Task description:
Copy every line in the records below that contains the word "granularity".

*** Begin section ***

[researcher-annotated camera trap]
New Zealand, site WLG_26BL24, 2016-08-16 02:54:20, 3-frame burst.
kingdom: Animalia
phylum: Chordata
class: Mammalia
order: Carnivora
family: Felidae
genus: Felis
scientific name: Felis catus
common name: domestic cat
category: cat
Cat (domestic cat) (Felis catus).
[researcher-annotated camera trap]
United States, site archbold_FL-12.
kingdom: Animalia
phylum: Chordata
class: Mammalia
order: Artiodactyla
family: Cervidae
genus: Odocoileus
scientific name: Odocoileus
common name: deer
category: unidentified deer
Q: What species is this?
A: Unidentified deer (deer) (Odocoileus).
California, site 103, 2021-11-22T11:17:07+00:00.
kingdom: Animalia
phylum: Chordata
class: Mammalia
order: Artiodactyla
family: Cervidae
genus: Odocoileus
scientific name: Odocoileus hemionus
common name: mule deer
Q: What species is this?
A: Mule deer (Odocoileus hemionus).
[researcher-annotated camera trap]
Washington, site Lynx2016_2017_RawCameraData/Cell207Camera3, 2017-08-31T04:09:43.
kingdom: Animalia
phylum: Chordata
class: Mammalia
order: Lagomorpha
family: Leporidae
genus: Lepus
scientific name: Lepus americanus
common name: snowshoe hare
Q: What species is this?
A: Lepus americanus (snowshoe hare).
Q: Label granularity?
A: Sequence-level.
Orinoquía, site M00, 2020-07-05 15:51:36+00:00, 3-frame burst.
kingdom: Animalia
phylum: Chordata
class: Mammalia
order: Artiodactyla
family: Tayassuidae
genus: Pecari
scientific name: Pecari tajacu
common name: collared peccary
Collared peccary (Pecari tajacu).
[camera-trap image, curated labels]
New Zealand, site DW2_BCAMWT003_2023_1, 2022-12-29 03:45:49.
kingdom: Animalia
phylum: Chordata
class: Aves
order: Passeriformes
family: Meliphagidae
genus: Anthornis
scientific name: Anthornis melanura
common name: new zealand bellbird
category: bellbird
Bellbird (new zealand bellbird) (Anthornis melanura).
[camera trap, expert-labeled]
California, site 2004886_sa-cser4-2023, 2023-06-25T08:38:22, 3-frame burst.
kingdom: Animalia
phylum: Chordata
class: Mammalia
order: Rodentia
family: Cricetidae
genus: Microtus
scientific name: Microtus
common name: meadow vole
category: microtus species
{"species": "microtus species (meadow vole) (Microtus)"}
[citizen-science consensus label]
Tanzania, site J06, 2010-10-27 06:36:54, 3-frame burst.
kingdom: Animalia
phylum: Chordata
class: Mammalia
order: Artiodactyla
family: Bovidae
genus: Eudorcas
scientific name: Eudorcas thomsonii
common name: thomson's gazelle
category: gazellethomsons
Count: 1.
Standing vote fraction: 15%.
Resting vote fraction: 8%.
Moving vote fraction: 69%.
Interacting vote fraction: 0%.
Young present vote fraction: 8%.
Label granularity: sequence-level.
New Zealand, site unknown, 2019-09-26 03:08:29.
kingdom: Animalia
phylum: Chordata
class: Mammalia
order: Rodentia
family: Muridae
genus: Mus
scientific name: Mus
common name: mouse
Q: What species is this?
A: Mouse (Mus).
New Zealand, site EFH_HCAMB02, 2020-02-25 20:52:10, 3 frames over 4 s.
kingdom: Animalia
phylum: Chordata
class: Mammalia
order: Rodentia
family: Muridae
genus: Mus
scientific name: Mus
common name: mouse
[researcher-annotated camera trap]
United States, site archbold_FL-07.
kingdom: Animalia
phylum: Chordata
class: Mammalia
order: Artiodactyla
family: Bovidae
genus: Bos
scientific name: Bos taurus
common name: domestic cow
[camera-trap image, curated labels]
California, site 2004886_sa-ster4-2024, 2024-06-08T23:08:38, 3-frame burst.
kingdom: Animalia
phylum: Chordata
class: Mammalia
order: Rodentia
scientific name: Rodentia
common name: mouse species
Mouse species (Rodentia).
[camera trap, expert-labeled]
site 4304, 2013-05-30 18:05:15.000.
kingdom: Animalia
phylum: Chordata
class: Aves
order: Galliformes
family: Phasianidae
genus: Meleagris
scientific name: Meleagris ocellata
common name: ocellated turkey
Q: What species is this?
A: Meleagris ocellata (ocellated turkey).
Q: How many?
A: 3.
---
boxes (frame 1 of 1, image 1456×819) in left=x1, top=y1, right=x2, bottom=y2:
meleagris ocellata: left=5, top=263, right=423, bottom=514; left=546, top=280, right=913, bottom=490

*** End section ***

Response below:
Q: Label granularity?
Label granularity: sequence-level.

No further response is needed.